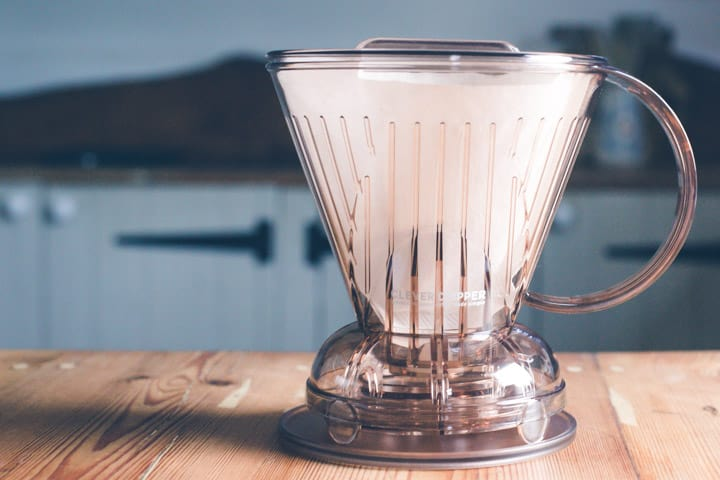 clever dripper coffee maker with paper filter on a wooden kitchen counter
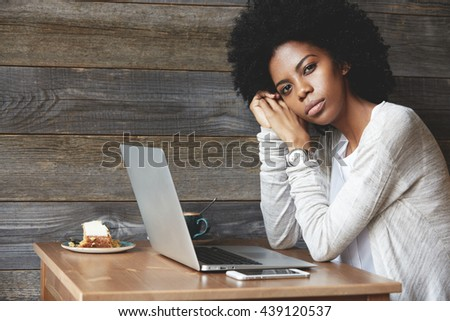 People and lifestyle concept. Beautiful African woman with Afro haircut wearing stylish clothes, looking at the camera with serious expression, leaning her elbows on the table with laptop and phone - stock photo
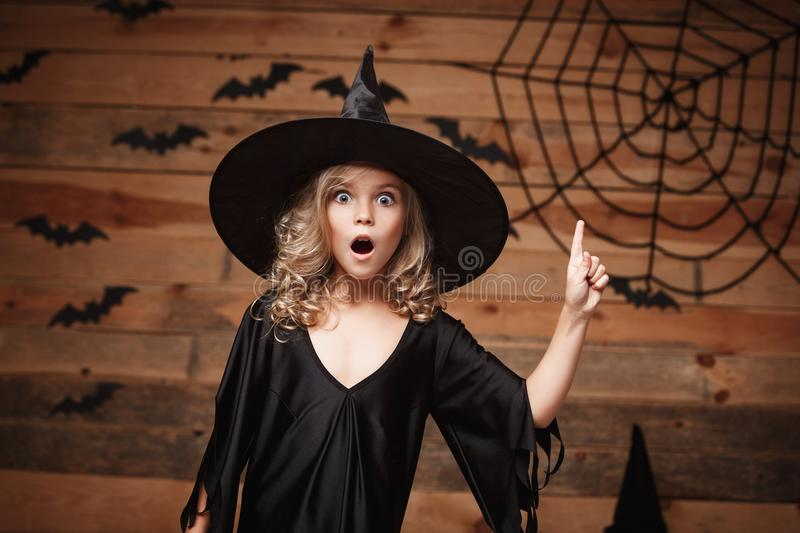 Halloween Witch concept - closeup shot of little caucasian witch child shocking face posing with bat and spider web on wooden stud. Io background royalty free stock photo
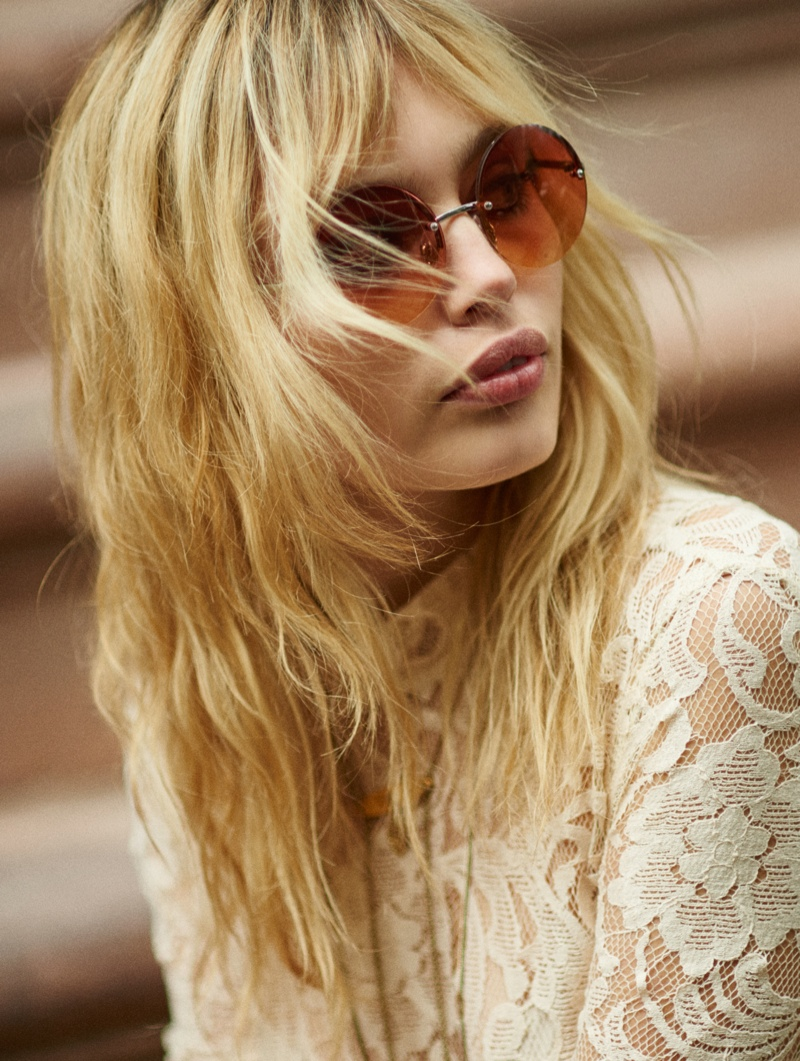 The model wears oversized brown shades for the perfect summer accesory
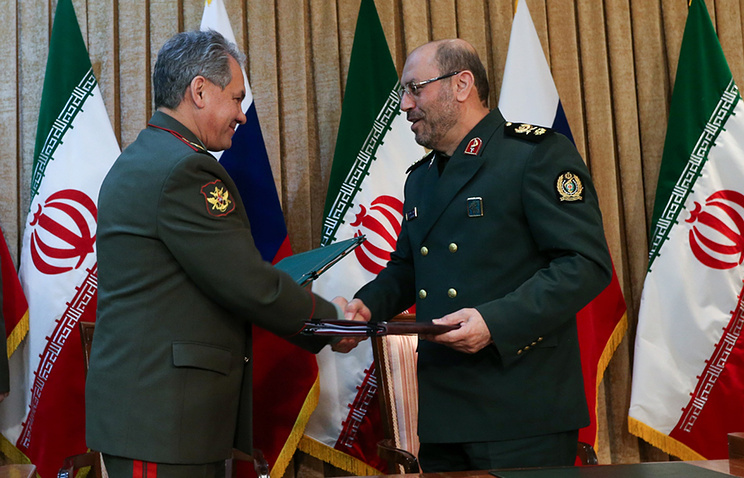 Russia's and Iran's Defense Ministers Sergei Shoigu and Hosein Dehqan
■ ■ ■ ■ ■ ■ ■
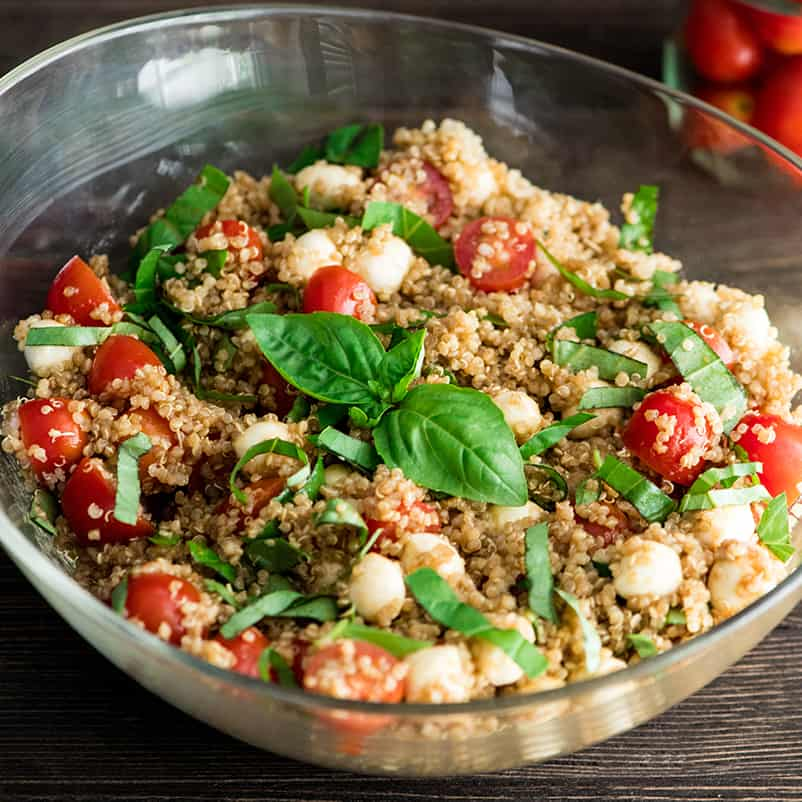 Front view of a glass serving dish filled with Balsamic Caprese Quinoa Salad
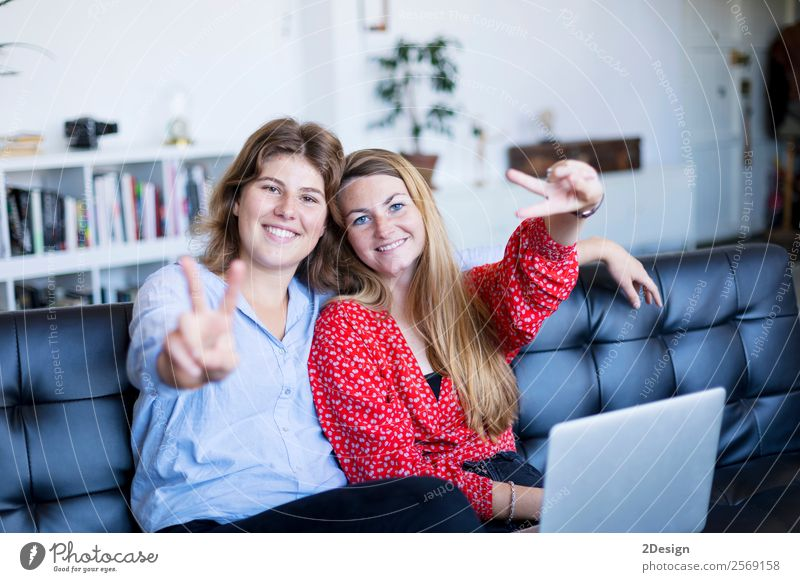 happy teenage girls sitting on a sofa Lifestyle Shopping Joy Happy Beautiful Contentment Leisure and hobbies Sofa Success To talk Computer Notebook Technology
■ ■ ■ ■ ■ ■ ■
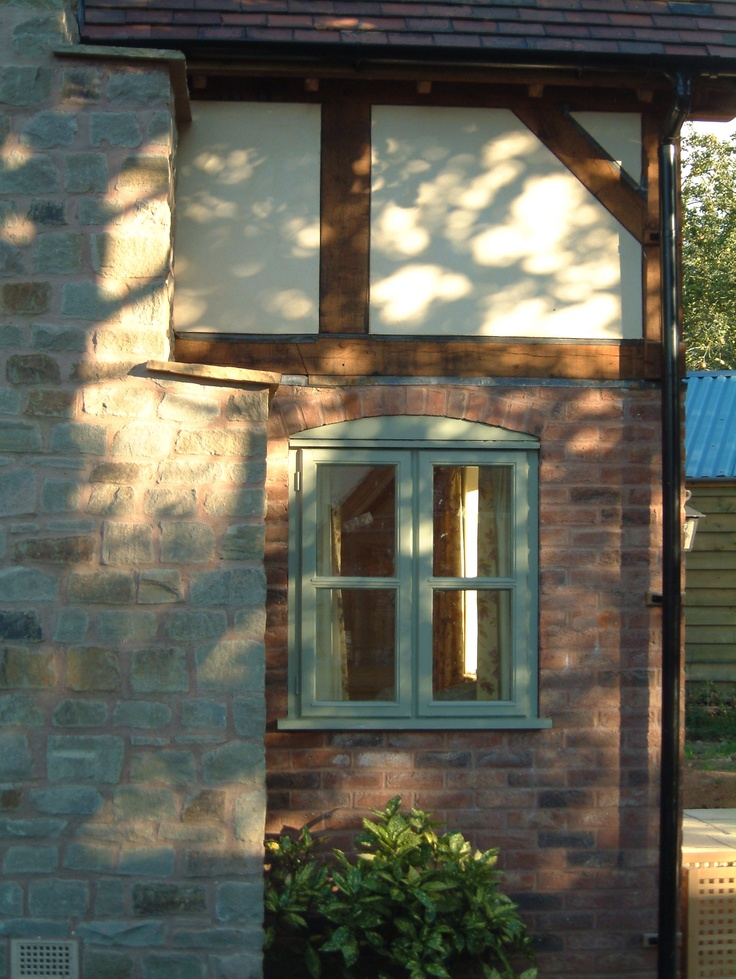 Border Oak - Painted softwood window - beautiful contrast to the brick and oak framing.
■ ■ ■ ■ ■ ■ ■
**ACTIVITY:**
Nothing but the lines above, starting at the line that contains "The model wears" and ending at the line that contains "Russia's and Iran's", should be given again, exactly and without the pictures.

**ANSWER SPACE:**
 The model wears oversized brown shades for the perfect summer accesory
 Russia's and Iran's Defense Ministers Sergei Shoigu and Hosein Dehqan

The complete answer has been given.